BTW if the checker is going to be rewritten, is this a good time to change 
the definition of T. to be A. x x = x <-> A. x x = x?  You mentioned that 
there is a special section for df-tru, and it could be eliminated if we 
make this change.

On Fri, Jun 14, 2019 at 1:30 PM Norman Megill wrote:
>
The four definitions df-bi, df-clab, df-cleq, and df-clel are excluded from 
>> the current definition check.  Any new software will have to treat these 4 
>> as special cases, for example by treating them as additional axioms.  
>> Hopefully these 4 are the only ones that will ever need special treatment.
>>
>
> I would like to renew my suggestion that we change these to ax-bi, 
> ax-clab, ax-cleq, ax-clel. It adds complexity to the tooling to have an 
> inconsistent naming convention, since we are signaling that these are 
> definitions when they don't meet the criteria, and it's also a lie to the 
> reader because these look like definitions and claim to be definitions and 
> the user may even know that we check definitions for soundness, yet these 
> definitions each have extremely subtle problems that make them invalid as 
> definitions. 
>

I'm pretty sure these meet the literature criteria of being valid 
definitions.  They are eliminable and don't add any new theorems when 
eliminated down to the primitive language.  The class definitions have 
detailed soundness proofs in the literature.  In what sense do you see them 
as invalid?

The problem with calling them axioms is primarily psychological, implying 
that the real axioms aren't sufficient to express ZFC. It sends the wrong 
message.

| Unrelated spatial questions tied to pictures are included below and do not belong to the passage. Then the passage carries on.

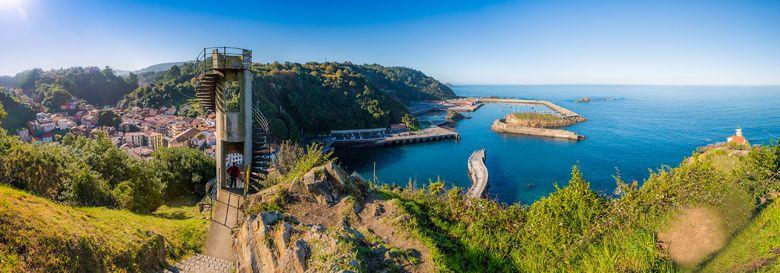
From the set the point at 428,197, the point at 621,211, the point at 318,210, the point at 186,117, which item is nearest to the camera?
the point at 621,211

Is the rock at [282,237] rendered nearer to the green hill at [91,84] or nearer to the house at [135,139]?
the house at [135,139]

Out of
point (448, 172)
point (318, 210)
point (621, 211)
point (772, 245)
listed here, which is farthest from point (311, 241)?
point (448, 172)

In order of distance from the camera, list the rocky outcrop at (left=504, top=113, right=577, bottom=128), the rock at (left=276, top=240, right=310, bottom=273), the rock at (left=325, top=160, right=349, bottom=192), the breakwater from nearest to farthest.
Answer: the rock at (left=276, top=240, right=310, bottom=273)
the rock at (left=325, top=160, right=349, bottom=192)
the breakwater
the rocky outcrop at (left=504, top=113, right=577, bottom=128)

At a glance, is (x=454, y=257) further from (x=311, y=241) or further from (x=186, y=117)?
(x=186, y=117)

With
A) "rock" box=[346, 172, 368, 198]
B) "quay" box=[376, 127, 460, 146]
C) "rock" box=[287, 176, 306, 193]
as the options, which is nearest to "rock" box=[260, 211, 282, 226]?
"rock" box=[287, 176, 306, 193]

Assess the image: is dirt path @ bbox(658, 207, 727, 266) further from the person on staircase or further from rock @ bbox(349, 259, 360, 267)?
the person on staircase

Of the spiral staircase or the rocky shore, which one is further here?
the rocky shore

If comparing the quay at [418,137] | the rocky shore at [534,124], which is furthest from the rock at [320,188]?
the rocky shore at [534,124]
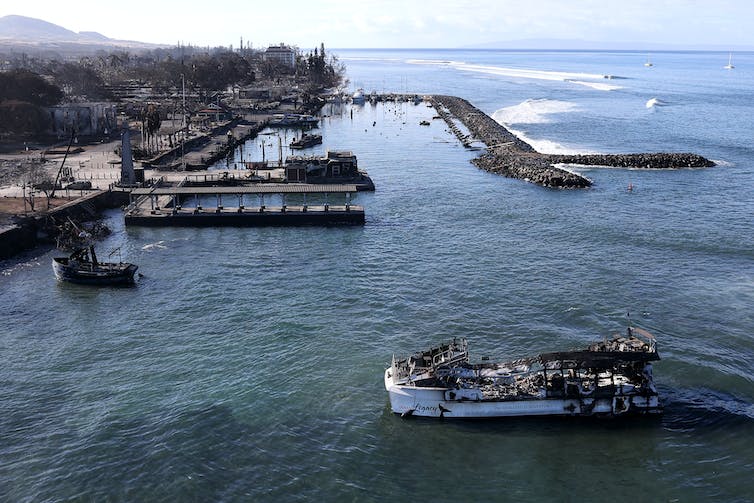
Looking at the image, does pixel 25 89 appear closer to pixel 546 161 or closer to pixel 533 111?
pixel 546 161

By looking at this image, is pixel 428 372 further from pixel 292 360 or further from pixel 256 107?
pixel 256 107

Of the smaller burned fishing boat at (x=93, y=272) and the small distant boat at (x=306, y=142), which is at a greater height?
the small distant boat at (x=306, y=142)

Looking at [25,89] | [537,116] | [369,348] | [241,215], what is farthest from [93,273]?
[537,116]

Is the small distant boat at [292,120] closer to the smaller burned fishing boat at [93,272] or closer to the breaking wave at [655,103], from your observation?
the breaking wave at [655,103]

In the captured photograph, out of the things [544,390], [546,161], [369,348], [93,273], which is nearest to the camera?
[544,390]

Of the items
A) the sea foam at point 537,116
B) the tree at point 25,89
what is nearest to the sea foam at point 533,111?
the sea foam at point 537,116

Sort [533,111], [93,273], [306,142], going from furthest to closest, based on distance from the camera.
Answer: [533,111] → [306,142] → [93,273]

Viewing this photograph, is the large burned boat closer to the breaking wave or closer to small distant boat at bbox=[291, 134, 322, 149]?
small distant boat at bbox=[291, 134, 322, 149]
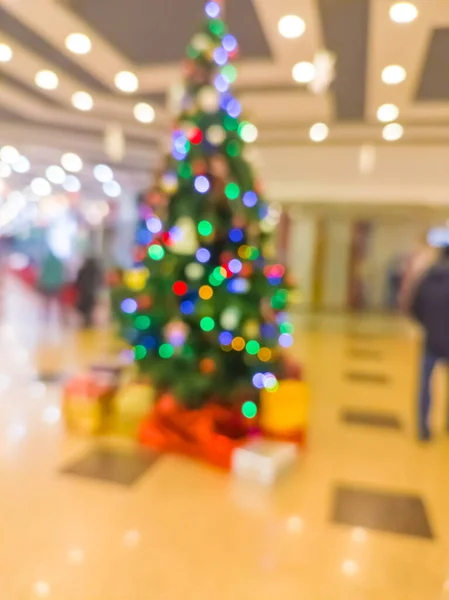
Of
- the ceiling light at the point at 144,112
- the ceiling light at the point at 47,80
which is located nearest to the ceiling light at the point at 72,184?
the ceiling light at the point at 144,112

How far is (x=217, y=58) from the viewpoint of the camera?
3.76 metres

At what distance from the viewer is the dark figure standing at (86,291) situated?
833 cm

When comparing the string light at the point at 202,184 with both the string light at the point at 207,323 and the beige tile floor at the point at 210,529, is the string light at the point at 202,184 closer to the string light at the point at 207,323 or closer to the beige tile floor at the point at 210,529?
the string light at the point at 207,323

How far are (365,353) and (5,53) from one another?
5343mm

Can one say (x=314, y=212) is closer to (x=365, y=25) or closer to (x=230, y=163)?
(x=365, y=25)

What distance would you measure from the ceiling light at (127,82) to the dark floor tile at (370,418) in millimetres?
4009

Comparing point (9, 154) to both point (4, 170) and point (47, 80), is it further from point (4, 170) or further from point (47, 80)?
point (47, 80)

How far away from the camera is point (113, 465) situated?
10.1 ft

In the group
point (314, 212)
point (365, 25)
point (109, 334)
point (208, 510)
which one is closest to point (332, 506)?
point (208, 510)

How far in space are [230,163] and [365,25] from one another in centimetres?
175

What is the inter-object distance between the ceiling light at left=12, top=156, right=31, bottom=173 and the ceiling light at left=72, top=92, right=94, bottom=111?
3.93m

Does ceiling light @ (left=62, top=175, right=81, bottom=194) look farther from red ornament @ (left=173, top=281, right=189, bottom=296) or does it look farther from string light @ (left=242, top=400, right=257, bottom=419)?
string light @ (left=242, top=400, right=257, bottom=419)

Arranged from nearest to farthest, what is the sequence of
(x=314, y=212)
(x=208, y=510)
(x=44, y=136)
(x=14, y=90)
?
(x=208, y=510) < (x=14, y=90) < (x=44, y=136) < (x=314, y=212)

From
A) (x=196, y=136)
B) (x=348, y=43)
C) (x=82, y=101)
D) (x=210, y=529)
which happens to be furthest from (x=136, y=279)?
(x=82, y=101)
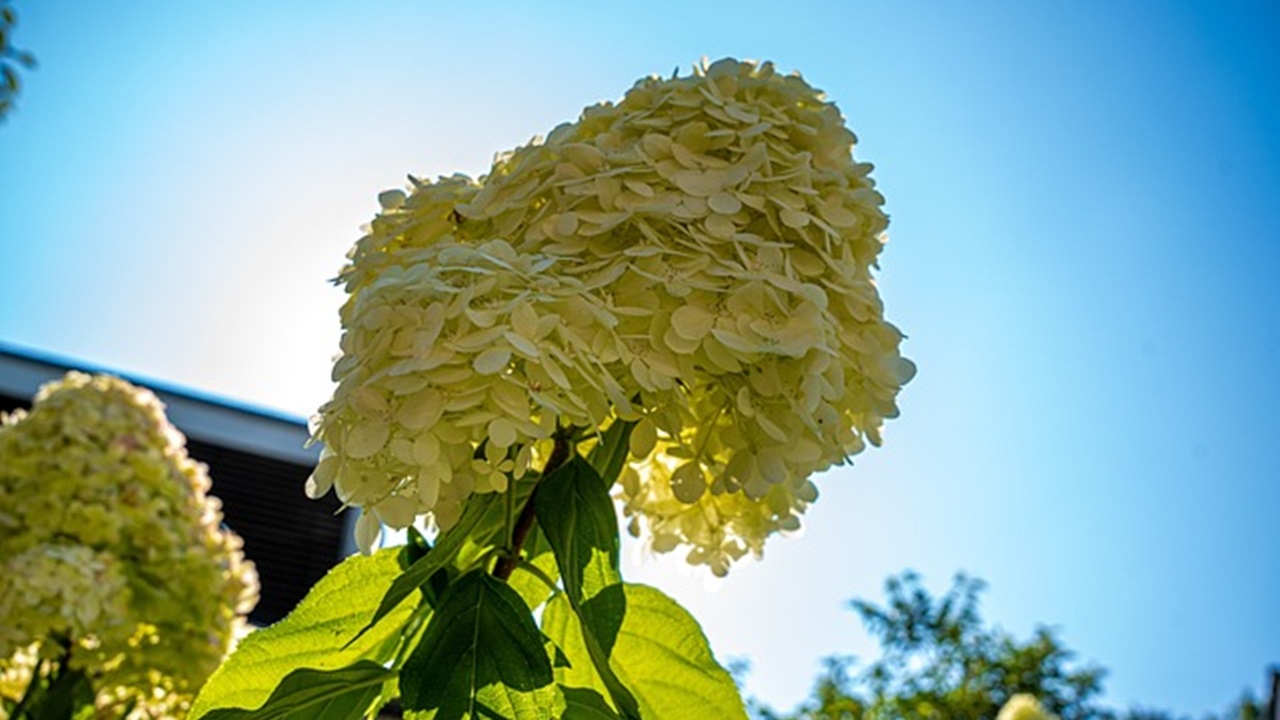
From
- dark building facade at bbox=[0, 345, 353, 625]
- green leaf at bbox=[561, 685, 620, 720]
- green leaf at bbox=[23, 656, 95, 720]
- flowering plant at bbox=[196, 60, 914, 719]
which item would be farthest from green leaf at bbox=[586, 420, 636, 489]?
dark building facade at bbox=[0, 345, 353, 625]

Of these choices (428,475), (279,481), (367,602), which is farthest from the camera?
(279,481)

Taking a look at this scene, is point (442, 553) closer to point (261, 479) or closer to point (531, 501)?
point (531, 501)

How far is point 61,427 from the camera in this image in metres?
1.55

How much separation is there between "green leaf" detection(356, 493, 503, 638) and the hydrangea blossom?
82cm

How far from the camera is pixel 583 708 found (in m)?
0.59

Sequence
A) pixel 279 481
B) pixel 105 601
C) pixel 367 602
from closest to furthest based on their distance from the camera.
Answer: pixel 367 602
pixel 105 601
pixel 279 481

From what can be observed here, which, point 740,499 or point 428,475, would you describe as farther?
point 740,499

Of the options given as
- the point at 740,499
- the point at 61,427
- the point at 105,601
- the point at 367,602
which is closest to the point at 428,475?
the point at 367,602

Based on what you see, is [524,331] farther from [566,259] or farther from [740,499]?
[740,499]

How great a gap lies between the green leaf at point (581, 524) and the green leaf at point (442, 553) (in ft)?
0.09

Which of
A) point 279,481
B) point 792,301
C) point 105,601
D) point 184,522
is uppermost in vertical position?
point 279,481

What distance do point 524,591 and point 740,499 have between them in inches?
6.0

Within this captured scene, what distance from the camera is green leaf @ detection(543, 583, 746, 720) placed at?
26.9 inches

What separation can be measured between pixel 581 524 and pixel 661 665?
11 cm
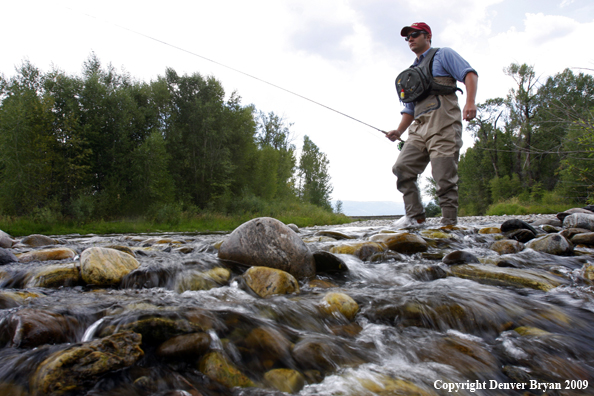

Also, they will show up in the "This theorem was proved from 
axioms" list unless I hard-code them into metamath.exe to exclude them from 
that list.
 
The issue is that the tools to check them aren't sufficiently sophisticated 
(and probably will never be) to check that they are valid definitions, so 
we make them exceptions for the purpose of those tools.  (I think an early 
version of Ghilbert checked the soundness of df-bi using its justification 
theorem, but I don't recall the details.  @raph may wish to comment if he 
is listening.)  As far as I can tell, there will only be these 4 exceptions 
and no others in the future.  Tools could recognize an exceptions list like 
the mmj2 definition check does now.  Or perhaps add a special $j 
statement?  I think you already mentioned that checking tools shouldn't 
depend on labeling conventions.

If the goal is to be open and straightforward, I think it is a more honest 
> approach to call them axioms and explain in detail why they are 
> conservative. 
>

But if they are conservative, then they aren't really new axioms.  We have 
very detailed explanations of df-clab, df-cleq, and df-clel on the MPE home 
page in the Theory of Classes section, and df-bi has a long explanation in 
its comment.  We could enhance the explanations if that would help.
  

> (In fact, df-cleq is not even conservative!)
>

In the context of ZFC it is, if what you mean is that it depends on 
ax-ext.  That is also explained in the Theory of Classes.  And the 
definition has ax-ext as a hypothesis, so it doesn't actually depend on 
ax-ext until we eliminate that hypothesis.